Varlıkla yokluk arasında bir salıncak kurmuşlar, biz de o salıncakta sallanıp duruyoruz. Zannediyoruz ki her daim varlık tarafına savruluyoruz. Oysa yokluğun kuyusunu kazan arzularımız, unutkanlıklarımız, gamsızlıklarımız, düşünmeden geçen günlerimiz… Hepsi bizi yokluğa savururken bir rüya görüyoruz. Muhteşem bir rüya. Bu rüyaya inananlar ve o rüyayı yaşatanlar bir parça yaklaşıyor asıl varlık bahçelerine.

Aslında bugün size alkışlamaktan bahsedecektim. Bahsedebilirim de. Varlığını yokluğa savuran, dediğimde sanmayın ki dervişlerden, zahitlerden, rintlerden bahsediyorum. Sanmayın ki dünya hayatını verip ahiret hayatını alanlardan bahsediyorum. Hayır! Varlık bilincini tefekkür edenlerden bahsediyorum. Bir çıngı gibi ayan olup söndük diye varlık âleminden kaybolmuyoruz! Varlık, yaptıklarımızla mukim. Bu sebeple gördüğümüz rüyaya sahip çıkmak, o rüyayı hayra yormak varlığımızın bilinciyle mümkün.

Evet, bugün varlığına saygı duyanları alkışlıyorum.

Evet, bugün varlığını bilip diğer canlara ömrünü hasredenleri alkışlıyorum.

Evet, bugün acılardan bir kubbe bulup onun altına sığınanları değil; Kubbetülahzen’den çıkıp âleme neşe verenleri alkışlıyorum.

Evet, bugün Antakya’da enkaza girerken cennet bahçesine girer gibi şevkle girip yaralıları kurtaranları alkışlıyorum.

Evet, bugün işinden kovulacağını bildiği hâlde deprem bölgesine gidip tırnağıyla enkazı kazıp insanlara dokunanları alkışlıyorum.
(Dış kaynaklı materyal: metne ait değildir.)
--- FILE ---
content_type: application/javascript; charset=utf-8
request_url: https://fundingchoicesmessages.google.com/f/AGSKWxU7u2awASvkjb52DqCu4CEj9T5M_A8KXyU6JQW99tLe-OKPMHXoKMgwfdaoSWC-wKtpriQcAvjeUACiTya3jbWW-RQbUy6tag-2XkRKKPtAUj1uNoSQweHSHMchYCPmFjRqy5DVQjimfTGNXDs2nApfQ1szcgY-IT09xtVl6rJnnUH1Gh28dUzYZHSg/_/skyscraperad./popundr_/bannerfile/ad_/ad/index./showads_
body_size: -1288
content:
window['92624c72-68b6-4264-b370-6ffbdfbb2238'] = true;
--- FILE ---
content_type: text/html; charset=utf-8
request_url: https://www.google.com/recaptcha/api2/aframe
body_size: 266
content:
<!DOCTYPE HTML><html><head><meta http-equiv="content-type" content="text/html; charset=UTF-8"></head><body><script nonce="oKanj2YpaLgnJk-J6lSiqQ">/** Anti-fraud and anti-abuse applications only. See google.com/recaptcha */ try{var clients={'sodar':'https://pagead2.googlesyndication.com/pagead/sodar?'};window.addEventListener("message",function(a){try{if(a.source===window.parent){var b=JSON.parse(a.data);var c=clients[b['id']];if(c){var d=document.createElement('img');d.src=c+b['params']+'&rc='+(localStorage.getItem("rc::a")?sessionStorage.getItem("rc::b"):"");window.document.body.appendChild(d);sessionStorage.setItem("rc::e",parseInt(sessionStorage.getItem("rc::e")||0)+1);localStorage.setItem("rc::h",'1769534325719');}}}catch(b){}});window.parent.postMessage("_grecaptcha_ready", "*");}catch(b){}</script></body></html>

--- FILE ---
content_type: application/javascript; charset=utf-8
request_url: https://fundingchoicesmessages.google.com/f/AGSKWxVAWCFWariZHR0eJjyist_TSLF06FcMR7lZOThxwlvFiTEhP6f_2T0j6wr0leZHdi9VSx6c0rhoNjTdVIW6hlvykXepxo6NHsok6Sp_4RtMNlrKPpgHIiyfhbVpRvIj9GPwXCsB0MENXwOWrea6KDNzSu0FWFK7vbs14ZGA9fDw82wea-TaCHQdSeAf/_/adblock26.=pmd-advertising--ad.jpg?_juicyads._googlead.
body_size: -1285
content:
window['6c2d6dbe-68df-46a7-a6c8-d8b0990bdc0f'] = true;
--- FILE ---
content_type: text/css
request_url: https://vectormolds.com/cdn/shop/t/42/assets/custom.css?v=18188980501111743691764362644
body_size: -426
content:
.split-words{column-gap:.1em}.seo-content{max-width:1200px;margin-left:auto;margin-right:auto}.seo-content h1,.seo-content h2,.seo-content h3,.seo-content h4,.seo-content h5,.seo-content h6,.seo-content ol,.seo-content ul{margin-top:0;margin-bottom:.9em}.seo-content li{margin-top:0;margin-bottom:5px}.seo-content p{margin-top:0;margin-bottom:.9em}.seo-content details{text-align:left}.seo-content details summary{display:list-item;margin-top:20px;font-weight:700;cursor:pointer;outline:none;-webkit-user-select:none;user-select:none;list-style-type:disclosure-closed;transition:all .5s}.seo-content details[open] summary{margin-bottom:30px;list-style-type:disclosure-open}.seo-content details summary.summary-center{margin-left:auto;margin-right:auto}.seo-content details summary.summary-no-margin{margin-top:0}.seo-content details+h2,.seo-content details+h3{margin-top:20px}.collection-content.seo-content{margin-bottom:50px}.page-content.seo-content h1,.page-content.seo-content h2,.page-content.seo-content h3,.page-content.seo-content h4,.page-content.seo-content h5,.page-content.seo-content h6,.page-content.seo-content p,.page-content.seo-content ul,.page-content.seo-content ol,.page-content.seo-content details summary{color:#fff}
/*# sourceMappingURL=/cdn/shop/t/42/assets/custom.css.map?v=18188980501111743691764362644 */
Evet, bugün hiçbir siyasi ya da mezhepsel ya da etnik ayrım gözetmeksizin afete uğramış insanların yanında duranları alkışlıyorum.

Oysa ben alkışlamayı bilmezdim. Ve hatta alkışlamaktan utanırdım. Kimi zaman da protesto alkışları gördüm diye alkışlamaya hınç duyardım.

Bugün insan kalanları alkışlıyorum.

Bugün aşka saygı duyanları alkışlıyorum.

Bugün dost olmanın künhüne erenleri alkışlıyorum.

Bugün, bir tas çorbayla doyup şükredenleri alkışlıyorum.

Bugün, sadece kendi için değil hatta hiç kendi için değil; başkaları için yollara düşenleri alkışlıyorum.

Bugün, vazgeçenleri alkışlıyorum. Kendi haklarını bir kenara atıp darda olan için zamanını, parasını, canını ortaya koyanları alkışlıyorum.

Bugün, bir rüyaya inanan insanları alkışlıyorum.

Bugün, tüm dünya doygun bir şekilde yönünü başka yere çevirdiğinde; sürgünü, mülteciyi, yetimi, fakiri, aç olanı, ilme kıymet vereni, yalnız bırakılanı alkışlıyorum.

Bugün, hakkı tutup kaldırırken dahi görülmeyen o sessiz haklıları alkışlıyorum.

Bugün, dünyada olmanın, hayatta olmanın, bir mucizenin içerisine olmanın farkına varanları alkışlıyorum.

Evet, “Her dem yeniden doğarız, bizden kim usanası” sözünün künhüne varanları alkışlıyorum.

Usanmayanları, usandırmayanları, yorulsa dahi yormayanları, tahammül edilecek bir hayatı sürükleseler dahi âleme coşku verenleri, her dem mucizeye dokunurmuş bir sesi âleme şifa olanları alkışlıyorum.

Muhteşem geniş, engin, derin bir âlemde kendi kabuğunu kıranları alkışlıyorum.

İyilik yapmaya müsaade edenleri, izin verenleri alkışlıyorum. Zira asıl iyilik, birinin size iyilik yapması için müsaade etmesidir. İyiliğinizi kabul etmesidir. Bu sizi tefeci olmaktan kurtarır.

Bugün, insan olduğum için, insan kalanları alkışlıyorum.

Mucizevi bir rüyanın sönmeye mahkûm ateş parçalarıyız. Bazılarımız yandıkça daha da büyürüz. Ateşiyle âlemi pişirenleri alkışlıyorum.

Bir şükür cümlesi gibi var olan insanlar var ya âlemde; şükür. Tüm canımla alkışlıyorum hepsini. Şükür!